Find the line containing "From the list". Return it and every line after it, unchanged, up to and including the last line.

····················

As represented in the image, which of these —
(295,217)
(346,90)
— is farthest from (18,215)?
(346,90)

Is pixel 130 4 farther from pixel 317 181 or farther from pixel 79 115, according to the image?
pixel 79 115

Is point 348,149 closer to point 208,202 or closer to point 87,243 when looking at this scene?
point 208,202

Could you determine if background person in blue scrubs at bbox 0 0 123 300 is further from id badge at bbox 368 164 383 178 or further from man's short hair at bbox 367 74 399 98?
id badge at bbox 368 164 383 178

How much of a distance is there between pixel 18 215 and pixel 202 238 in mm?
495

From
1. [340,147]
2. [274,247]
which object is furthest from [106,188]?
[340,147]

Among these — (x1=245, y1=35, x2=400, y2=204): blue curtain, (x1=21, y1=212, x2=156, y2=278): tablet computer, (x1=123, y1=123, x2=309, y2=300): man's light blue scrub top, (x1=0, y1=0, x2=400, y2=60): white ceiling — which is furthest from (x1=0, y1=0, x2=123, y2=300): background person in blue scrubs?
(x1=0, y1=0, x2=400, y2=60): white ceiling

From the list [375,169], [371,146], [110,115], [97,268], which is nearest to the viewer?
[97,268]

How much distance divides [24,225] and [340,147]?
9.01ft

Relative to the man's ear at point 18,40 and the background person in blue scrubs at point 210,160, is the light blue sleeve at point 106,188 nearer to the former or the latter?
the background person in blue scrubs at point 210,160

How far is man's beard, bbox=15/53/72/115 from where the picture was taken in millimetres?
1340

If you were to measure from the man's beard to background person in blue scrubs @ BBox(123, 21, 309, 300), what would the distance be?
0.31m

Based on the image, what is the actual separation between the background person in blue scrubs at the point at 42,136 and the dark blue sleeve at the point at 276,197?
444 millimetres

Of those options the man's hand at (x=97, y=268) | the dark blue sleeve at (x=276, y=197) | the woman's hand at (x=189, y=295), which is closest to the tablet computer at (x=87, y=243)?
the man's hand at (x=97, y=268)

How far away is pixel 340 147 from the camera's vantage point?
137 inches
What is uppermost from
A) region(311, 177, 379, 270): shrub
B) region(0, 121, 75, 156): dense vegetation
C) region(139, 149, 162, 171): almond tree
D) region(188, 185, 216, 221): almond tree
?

····················

### Result below
From the list [375,169], [371,146], [110,115], [97,268], which is nearest to the viewer?
[97,268]

How much distance divides [24,225] and [340,147]?
9.01ft

Relative to the man's ear at point 18,40 and the background person in blue scrubs at point 210,160, is the light blue sleeve at point 106,188 nearer to the former or the latter?
the background person in blue scrubs at point 210,160

How far is man's beard, bbox=15/53/72/115 from where the picture was taken in millimetres?
1340

If you were to measure from the man's beard to background person in blue scrubs @ BBox(123, 21, 309, 300), what would the distance be?
0.31m

Based on the image, what is the actual separation between the background person in blue scrubs at the point at 42,136 and the dark blue sleeve at the point at 276,197?
444 millimetres

Of those options the man's hand at (x=97, y=268) | the dark blue sleeve at (x=276, y=197) | the woman's hand at (x=189, y=295), which is closest to the tablet computer at (x=87, y=243)?
the man's hand at (x=97, y=268)

How far away is pixel 340 147 from the camera's vantage point?
137 inches
What is uppermost from
A) region(311, 177, 379, 270): shrub
B) region(0, 121, 75, 156): dense vegetation
C) region(139, 149, 162, 171): almond tree
D) region(188, 185, 216, 221): almond tree
?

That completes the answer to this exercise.